▸ Prompt
Could you write out the data from the line with "e sem vagaFachada" up to and including the line with "Peugeot 2008 BlueHDi 100 GT Line", swapping "Tablets" for "Capsules" and keeping everything else the same? Leave the pictures out.

Input records: Begin

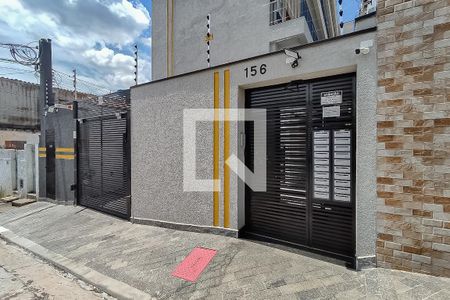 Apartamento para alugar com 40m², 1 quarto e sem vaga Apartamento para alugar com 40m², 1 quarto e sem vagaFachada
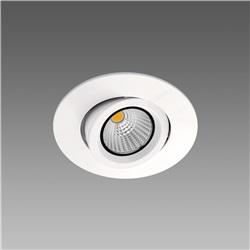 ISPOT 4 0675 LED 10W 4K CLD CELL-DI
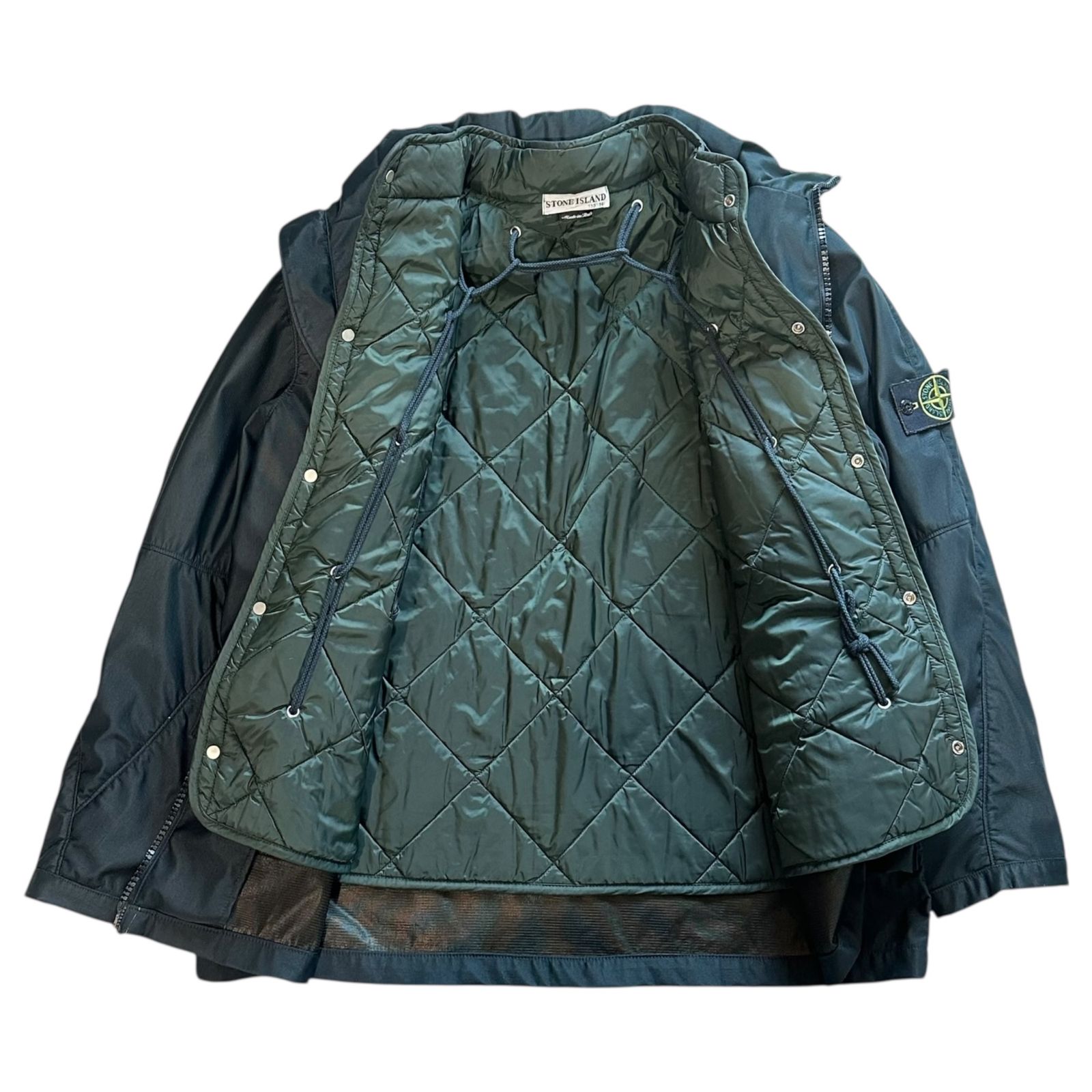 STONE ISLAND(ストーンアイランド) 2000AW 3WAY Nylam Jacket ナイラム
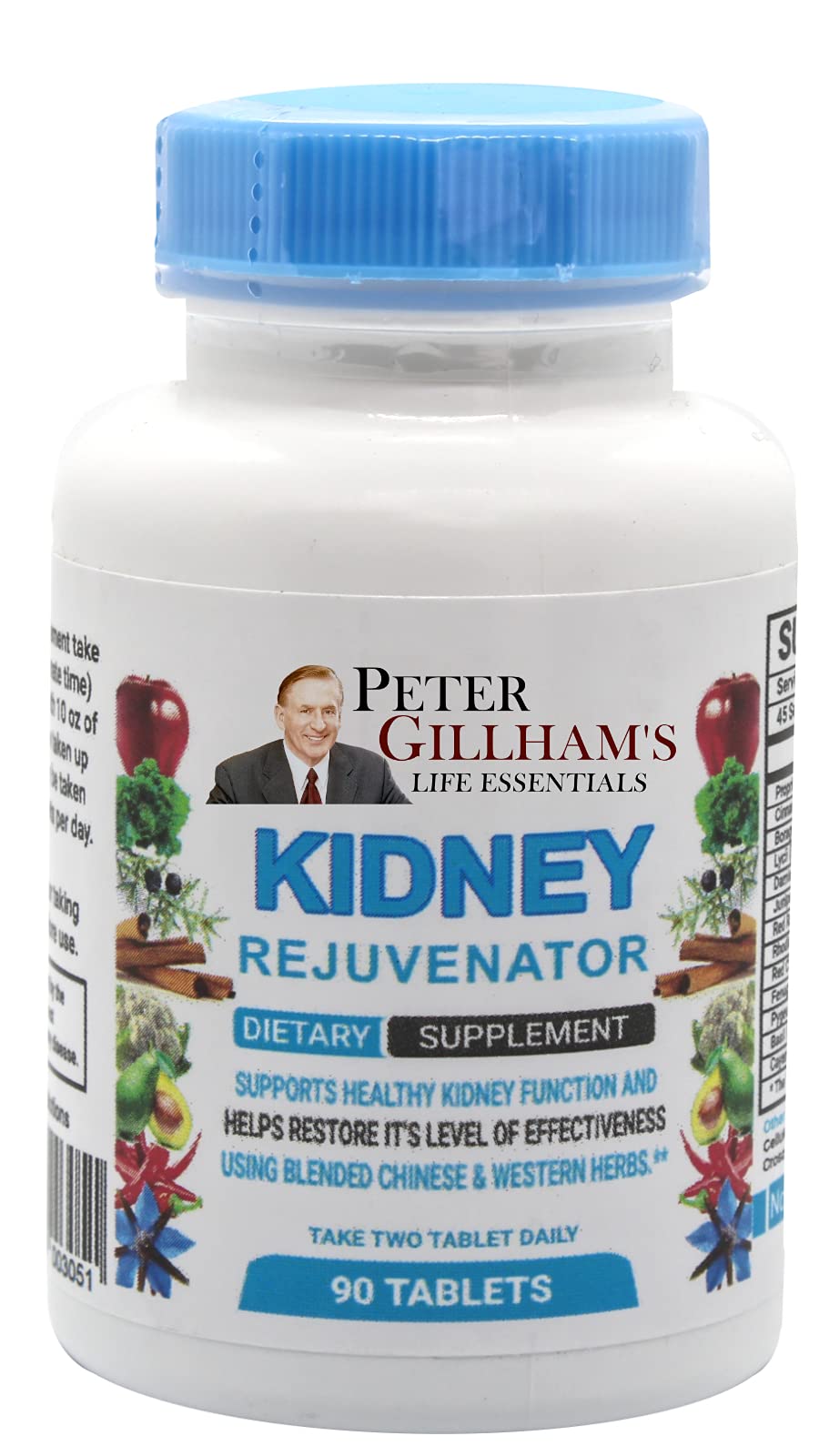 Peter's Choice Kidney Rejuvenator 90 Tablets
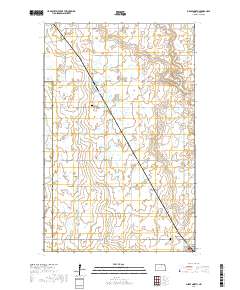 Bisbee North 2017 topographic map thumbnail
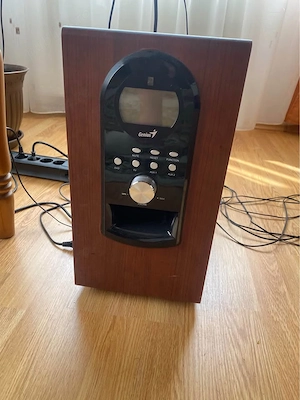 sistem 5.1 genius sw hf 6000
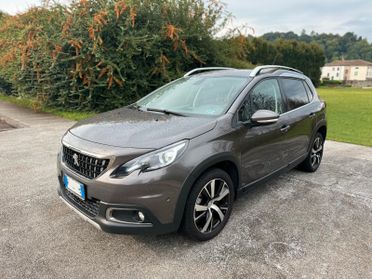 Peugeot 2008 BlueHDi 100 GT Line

Input records: End
Input records: Begin

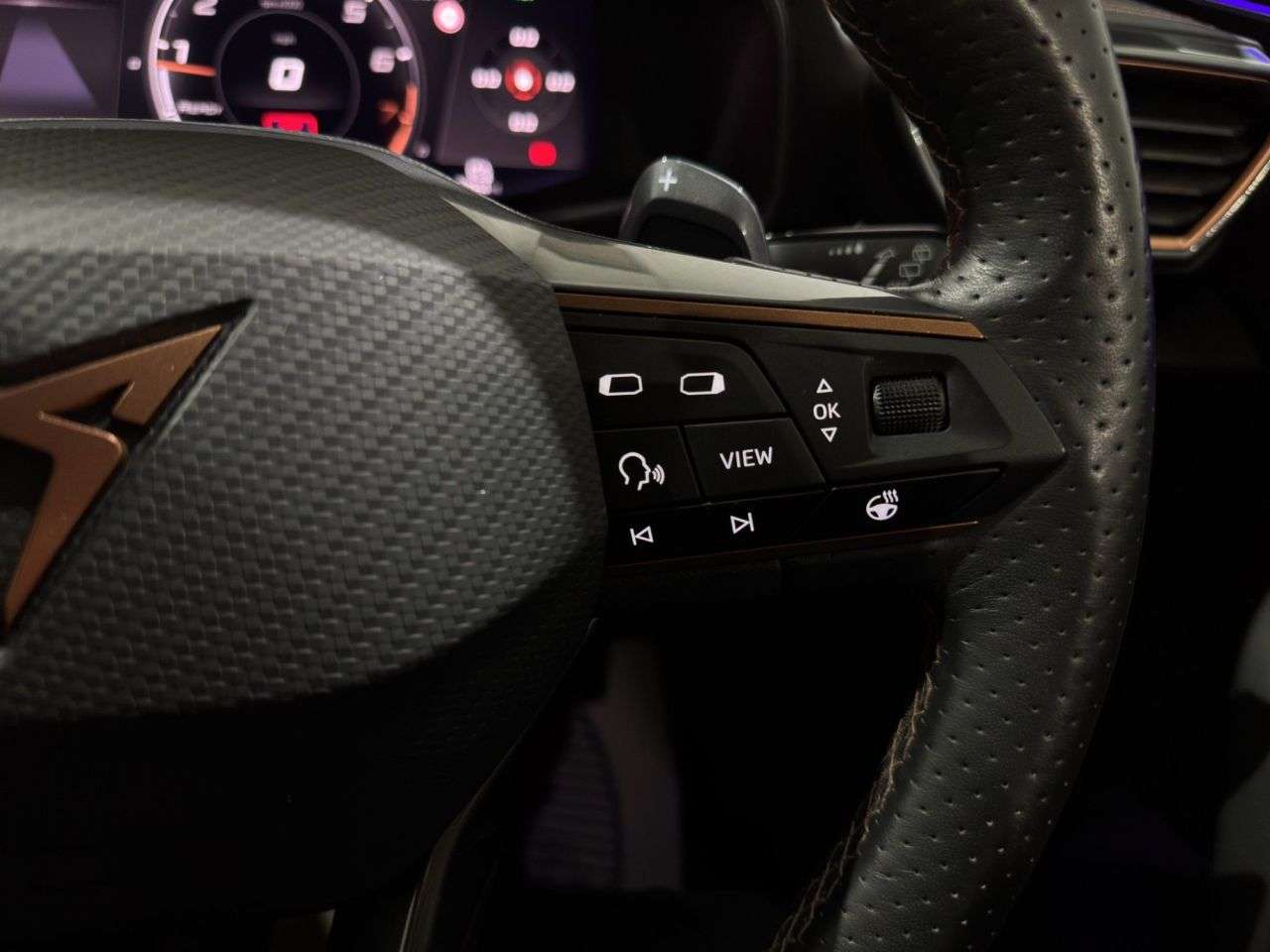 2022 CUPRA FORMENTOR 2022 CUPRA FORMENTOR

Input records: End

▸ Task result
 Apartamento para alugar com 40m², 1 quarto e sem vaga Apartamento para alugar com 40m², 1 quarto e sem vagaFachada
 ISPOT 4 0675 LED 10W 4K CLD CELL-DI
 STONE ISLAND(ストーンアイランド) 2000AW 3WAY Nylam Jacket ナイラム
 Peter's Choice Kidney Rejuvenator 90 Capsules
 Bisbee North 2017 topographic map thumbnail
 sistem 5.1 genius sw hf 6000
 Peugeot 2008 BlueHDi 100 GT Line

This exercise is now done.